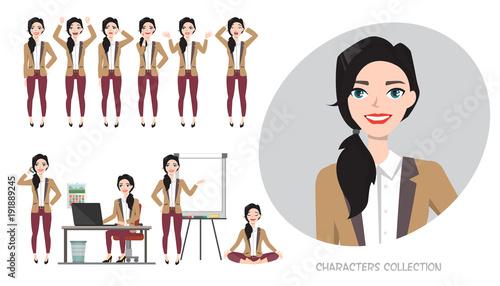 Fotografie, Obraz  Set of emotions for business woman.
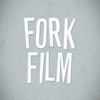 Fork Film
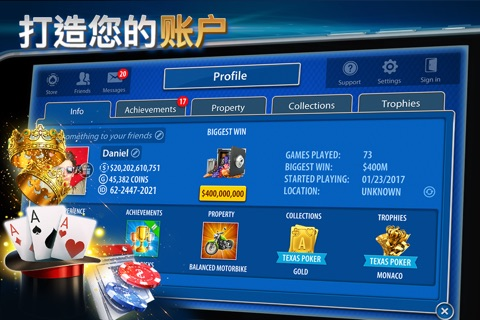 Blackjack 21: Blackjackist screenshot 2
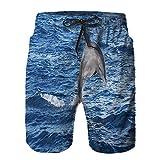 saletopk Hombres Playa Bañador Shorts,Delfines en Aguas Abiertas Fuera del Acuario Marino,Traje de baño con Forro de Malla de Secado rápido XL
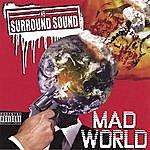 HB Surround Sound Mad World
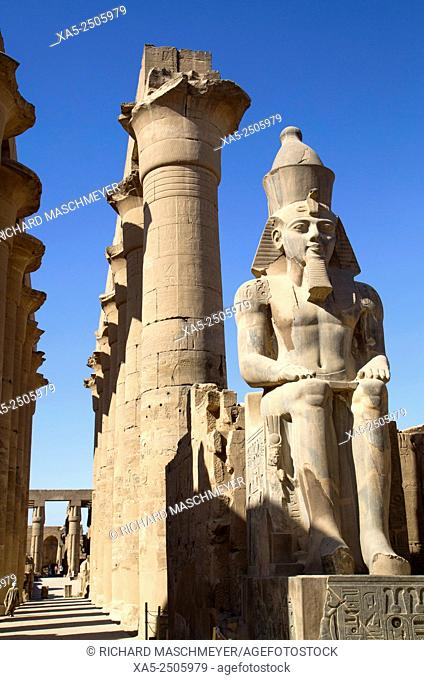 Statue of Seated Ramses II, Court of Ramses II, Luxor Temple, Luxor, Egypt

Exercise details: Counting both ends, reproduce word for word the lines from the line with "saletopk Hombres Playa" to the final line of the listing above, skipping every picture.

Answer section:
 saletopk Hombres Playa Bañador Shorts,Delfines en Aguas Abiertas Fuera del Acuario Marino,Traje de baño con Forro de Malla de Secado rápido XL
 HB Surround Sound Mad World
 Statue of Seated Ramses II, Court of Ramses II, Luxor Temple, Luxor, Egypt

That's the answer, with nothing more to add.